» Problem details: Print the js-git notes below word for word, from "And then it" down to "Also git-node-fs...?".

** Opening Study text block **

There's js-git official and this fork with much more recent commits extended with es6 support and promises? https://github.com/strangesast/js-git
The CLI interface should be both automatable and interactive. For interactivity, one can use the vorpal library. For single one-off commands one can use:
We need to try js-git and create some stuff.
loadAs always returns an array, with the second element undefined, why?
Syncing and merging will the most stuff that still needs to be implemented with js-git.
commit: tree, parents, author: name, email, date commiter: name, email, date message
tree: 'filename': mode, hash 'filename': mode, hash
array: { name, mode, hash }
To get anything done we must always have access to the commithash.
When going through a tree stream, it's a depth first traversal of the commit's tree. It starts at the root of the tree with:
mode, hash, body, path
That is the path starts at '/'.
And then it goes down the first path.
Whenever we are creating a commit, we create a tree. That tree is basically a snapshot of the state of the filesystem or repo. But does this mean we don't save the entire state in the tree, what performs the minimal diff for the tree? Something after the commit, or only the changes?
Each tree only has 1 child level, so creating deeply nested folder structure relies on creating blobs for each level and then encapsulating it in a tree datastructure.
Ok so we have to figure out these supporting functionalities for git:
- The ability to create a new repository on the disk (init)
What id the difference between git-fs-db and git-db-fs and js-git's db fs mixin?
Also git-node-fs...?
Every mixin adds in extra functions to the repo object. The fs-db mixin adds in functions relating to filesystem operations of git.
So the different backing stores like mem-db also implements these operations, but do it differently like in being in ram.

** Closing Study text block **
** Opening Data excerpt block **

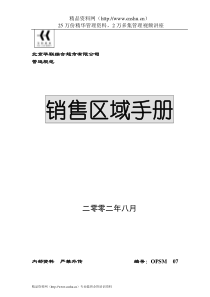 华联超市销售区域手册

** Closing Data excerpt block **

» Answer box:
And then it goes down the first path.
Whenever we are creating a commit, we create a tree. That tree is basically a snapshot of the state of the filesystem or repo. But does this mean we don't save the entire state in the tree, what performs the minimal diff for the tree? Something after the commit, or only the changes?
Each tree only has 1 child level, so creating deeply nested folder structure relies on creating blobs for each level and then encapsulating it in a tree datastructure.
Ok so we have to figure out these supporting functionalities for git:
- The ability to create a new repository on the disk (init)
What id the difference between git-fs-db and git-db-fs and js-git's db fs mixin?
Also git-node-fs...?